Fabryka Samsunga w Gdańsku


Wedle danych z gazety, inwestora interesują działki o wielkości około 200 ha. Na celowniku jest jedna w okolicy Gdańska, ale nie jest to jedyny teren pokazywany Samsungowi.

"Gdy w czerwcu ubiegłego roku Intel ogłosił, iż zainwestuje 4,6 mld USD w fabrykę procesorów w Miękini pod Wrocławiem, Mieczysław Struk, marszałek województwa pomorskiego, stwierdził, iż kolejna inwestycja w produkcję półprzewodników w aglomeracji Trójmiasta jest kwestią czasu" – przekazuje "Puls Biznesu".

Czym jest Samsung SDI?


Samsung SDI to producent baterii i materiałów elektronicznych jak półprzewodniki i wyświetlacze, z siedzibą w Yongin, Korei Południowej. Na rynku od ponad 54-lat, zajmuje się w tej chwili również bateriami do samochodów elektrycznych. W 2023 roku firma podpisała umowę z Hyundai Motor na zaopatrywanie ich pojazdów EV w baterie w latach 2026-2032.

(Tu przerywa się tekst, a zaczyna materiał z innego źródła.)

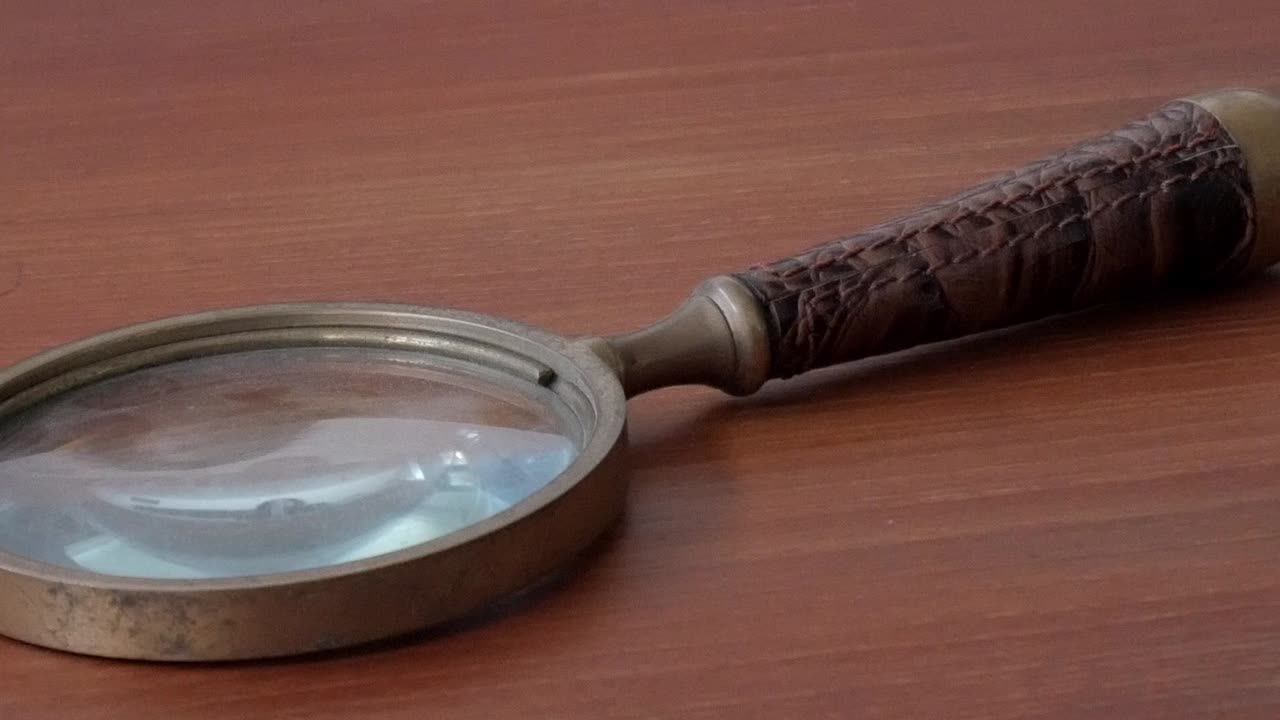 Smooth pan right showing an antique magnifying glass with metal frame on wooden table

Firma przyznaje, iż mierzy się z pewnymi przeszkodami w drugiej połowie roku, wskazując na słabnący popyt na elektryczne samochody. Pod koniec lipca opublikowano raport za drugi kwartał, wykazujący przychody w wysokości 4,4 biliona KRW (Won południowokoreański), z zyskiem na poziomie 280,2 miliarda KRW, czyli ok. 80 mln złotych.

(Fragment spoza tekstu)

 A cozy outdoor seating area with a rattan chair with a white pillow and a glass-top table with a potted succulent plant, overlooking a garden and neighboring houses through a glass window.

Wedle raportu za drugi kwartał, przychody spadły o 24 procent rok do roku i 13 procent kwartał do kwartału, podczas gdy zysk operacyjny spadł o 38 procent w porównaniu z rokiem ubiegłym i wzrósł o 5 procent w porównaniu z poprzednim kwartałem.

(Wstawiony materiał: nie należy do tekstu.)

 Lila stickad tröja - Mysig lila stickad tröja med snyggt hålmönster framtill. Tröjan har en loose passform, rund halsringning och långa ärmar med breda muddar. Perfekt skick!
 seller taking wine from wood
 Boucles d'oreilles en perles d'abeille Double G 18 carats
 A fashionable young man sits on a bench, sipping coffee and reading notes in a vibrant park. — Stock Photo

"Dział Automotive & ESS Battery Business spodziewa się stopniowej poprawy zysków w drugiej połowie, przy stłumionym popycie na rynku pojazdów elektrycznych, który prawdopodobnie będzie stale rosnąć w czwartym kwartale" – czytamy w sprawozdaniu.

Praca w nowych fabrykach


Nie wiadomo jeszcze, ile osób do pracy w nowej fabryce zatrudni gigant. Na przykładzie innego giganta technologicznego, Intela, wiemy, iż może otworzyć się choćby tysiąc miejsc pracy.

– Ostatnie lata pokazały, iż łańcuchy dostaw półprzewodników mogą nagle zostać przerwane. Inwestycje takie jak ta, która powstanie pod Wrocławiem, wzmacniają całą Europę na wypadek kryzysu. Ta fabryka to 2 tys. miejsc pracy, ale też szansa dla rozwoju lokalnych firm i uczelni, które staną się częścią światowego ekosystemu produkcji układów scalonych – powiedział w ubiegłym roku Janusz Cieszyński, były minister cyfryzacji. Więcej przeczytacie na INNPoland.